The good news: Emory scores well for faculty equity, in terms of both gender and race/ethnicity, when compared to its peer institutions. The bad news: those peer benchmarks aren’t necessarily very high.

“We talk a lot about being a community of excellence, and one requirement for excellence is to be a diverse community,” says Claire Sterk, senior vice provost for academic planning and development, explaining the rationale behind a report on faculty equity completed by the Office of the Provost last spring. “I was extremely pleased and proud when we completed the project to see that the impressions that many of us have are true — that Emory compares well to its peers in terms of racial diversity, as well as the representation of women among faculty.”

The report explored faculty gender and race by rank and appointment track, hiring and retention, career trajectories, salary equity, access to development resources, professional recognition and awards and leadership roles. The data included full-time tenured and tenure-track faculty from every area of the University. Rather than making recommendations, the Office of the Provost posted the full report on its Web site and asked for faculty feedback, to help determine the next steps.
(Read the full report at http://www.emory.edu/PROVOST.)


While Emory’s numbers “look really good in the national landscape, maybe the national landscape doesn’t look so great,” says Sterk, summing up some of that feedback, which she says was positive overall.

This fall, the Office of the Provost will use the feedback to develop an action plan for the University to continue to foster equity, Sterk says, adding that one step will likely be to drill further into the data, looking closer at department and unit levels.

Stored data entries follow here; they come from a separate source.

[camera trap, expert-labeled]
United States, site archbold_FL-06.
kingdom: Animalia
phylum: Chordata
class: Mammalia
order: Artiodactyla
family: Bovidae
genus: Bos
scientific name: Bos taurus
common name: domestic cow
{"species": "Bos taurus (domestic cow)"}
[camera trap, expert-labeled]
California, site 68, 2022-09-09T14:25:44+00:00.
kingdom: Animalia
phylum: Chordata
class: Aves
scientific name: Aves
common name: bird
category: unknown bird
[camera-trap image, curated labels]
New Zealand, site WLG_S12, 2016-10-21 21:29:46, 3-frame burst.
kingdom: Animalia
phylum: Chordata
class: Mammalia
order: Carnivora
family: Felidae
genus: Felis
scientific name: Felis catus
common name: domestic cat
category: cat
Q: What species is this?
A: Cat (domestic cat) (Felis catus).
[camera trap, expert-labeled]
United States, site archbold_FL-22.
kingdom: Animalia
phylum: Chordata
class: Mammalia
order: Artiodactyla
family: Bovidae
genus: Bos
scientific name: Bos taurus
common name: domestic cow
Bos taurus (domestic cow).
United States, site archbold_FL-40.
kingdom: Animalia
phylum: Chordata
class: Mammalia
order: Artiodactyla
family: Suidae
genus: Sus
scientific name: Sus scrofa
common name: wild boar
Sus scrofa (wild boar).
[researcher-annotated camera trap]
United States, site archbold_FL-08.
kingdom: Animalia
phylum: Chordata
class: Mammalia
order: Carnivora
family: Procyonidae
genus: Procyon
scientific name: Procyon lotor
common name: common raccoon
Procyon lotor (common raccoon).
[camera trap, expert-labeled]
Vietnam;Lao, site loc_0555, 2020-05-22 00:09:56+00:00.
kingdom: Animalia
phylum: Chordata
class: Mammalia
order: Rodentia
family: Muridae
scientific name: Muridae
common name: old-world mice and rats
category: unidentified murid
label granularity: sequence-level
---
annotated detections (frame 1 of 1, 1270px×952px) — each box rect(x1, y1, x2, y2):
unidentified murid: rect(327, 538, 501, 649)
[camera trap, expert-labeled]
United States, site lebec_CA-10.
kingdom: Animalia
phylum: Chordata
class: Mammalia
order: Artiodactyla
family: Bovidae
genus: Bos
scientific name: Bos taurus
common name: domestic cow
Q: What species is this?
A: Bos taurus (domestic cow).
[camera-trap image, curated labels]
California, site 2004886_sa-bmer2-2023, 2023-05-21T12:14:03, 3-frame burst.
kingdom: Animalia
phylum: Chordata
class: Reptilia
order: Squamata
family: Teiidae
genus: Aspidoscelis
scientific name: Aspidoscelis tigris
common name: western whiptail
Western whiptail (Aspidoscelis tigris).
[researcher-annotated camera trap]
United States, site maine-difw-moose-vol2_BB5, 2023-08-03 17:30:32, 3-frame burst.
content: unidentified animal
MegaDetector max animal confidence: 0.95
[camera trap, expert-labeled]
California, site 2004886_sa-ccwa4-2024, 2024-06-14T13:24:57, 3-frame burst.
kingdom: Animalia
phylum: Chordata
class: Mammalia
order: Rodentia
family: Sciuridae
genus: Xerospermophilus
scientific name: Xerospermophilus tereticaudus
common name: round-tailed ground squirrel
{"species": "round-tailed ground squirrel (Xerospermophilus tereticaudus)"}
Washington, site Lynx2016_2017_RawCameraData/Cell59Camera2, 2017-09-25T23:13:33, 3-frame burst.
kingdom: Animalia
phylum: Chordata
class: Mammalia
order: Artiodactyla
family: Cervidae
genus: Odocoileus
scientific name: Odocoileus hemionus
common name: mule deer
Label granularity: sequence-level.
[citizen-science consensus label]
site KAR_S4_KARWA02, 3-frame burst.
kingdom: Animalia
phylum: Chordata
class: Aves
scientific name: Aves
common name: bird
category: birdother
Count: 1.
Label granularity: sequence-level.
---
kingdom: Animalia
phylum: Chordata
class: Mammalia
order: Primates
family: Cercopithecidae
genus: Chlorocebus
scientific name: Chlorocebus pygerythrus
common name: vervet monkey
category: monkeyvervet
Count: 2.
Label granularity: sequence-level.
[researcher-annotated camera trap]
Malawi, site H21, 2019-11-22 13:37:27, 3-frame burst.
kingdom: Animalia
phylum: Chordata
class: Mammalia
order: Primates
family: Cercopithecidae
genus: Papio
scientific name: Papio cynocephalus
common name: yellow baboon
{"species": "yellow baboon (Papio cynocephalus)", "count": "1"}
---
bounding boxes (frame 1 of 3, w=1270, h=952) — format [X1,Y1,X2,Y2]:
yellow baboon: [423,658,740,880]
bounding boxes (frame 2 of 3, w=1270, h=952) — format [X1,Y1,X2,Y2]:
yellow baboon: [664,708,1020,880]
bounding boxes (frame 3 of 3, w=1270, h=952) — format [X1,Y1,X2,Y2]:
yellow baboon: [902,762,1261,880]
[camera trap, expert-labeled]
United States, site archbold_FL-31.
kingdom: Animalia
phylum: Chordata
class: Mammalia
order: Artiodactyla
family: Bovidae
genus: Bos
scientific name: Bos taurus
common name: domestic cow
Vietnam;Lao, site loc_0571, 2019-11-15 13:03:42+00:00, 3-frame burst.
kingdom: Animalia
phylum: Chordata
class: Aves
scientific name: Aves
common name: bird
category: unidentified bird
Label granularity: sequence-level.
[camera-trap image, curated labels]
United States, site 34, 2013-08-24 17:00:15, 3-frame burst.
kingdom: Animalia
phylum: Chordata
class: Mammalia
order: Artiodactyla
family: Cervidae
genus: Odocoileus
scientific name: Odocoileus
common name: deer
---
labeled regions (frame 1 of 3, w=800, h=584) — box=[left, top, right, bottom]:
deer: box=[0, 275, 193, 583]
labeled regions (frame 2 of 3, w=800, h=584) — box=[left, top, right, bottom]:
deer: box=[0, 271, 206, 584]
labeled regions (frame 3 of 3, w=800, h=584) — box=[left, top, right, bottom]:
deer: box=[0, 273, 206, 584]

Another step may be looking at ways to recognize faculty service. “It’s clear that a lot of faculty spend an enormous amount of time in service,” Sterk says. “So how can Emory really reward these service activities, particularly those that have to do with institution building?”

“This is an extremely valuable report,” says Nadine Kaslow, a professor of psychiatry and behavioral sciences, special assistant to the provost and past chair of the Faculty Council. “The process of providing information, then asking for input and taking responses seriously is a real strength of this institution.”

The report showed no statistically significant salary gap in terms of race or gender. It showed that the number of endowed chairs held by women and racial/ethnic minorities is high compared to benchmark institutions, and has continued to rise over time.

Emory also compared well in terms of the number of women and racial/ethnic minorities who hold tenure-track positions. Kaslow notes, however, that when the data are broken down by rank, disparities show up. For instance, 16 percent of females with the rank of “professor” are on the tenure track, while 32.4 percent of male professors are on the tenure track.

“Even if we look good next to our benchmarks, to me that’s still a serious concern,” Kaslow says. “Emory wants to be a leader, so 16 percent is not good enough.”

She adds that an excuse used by some institutions — not enough women and minorities are in the hiring pipeline — is becoming less valid. “When I was in elementary school, my mom got her Ph.D.,” she says. “That was a long time ago. A lot of women and ethnic minorities are in the pipeline now. I think that the pipeline has leaks, and we need to fix them.”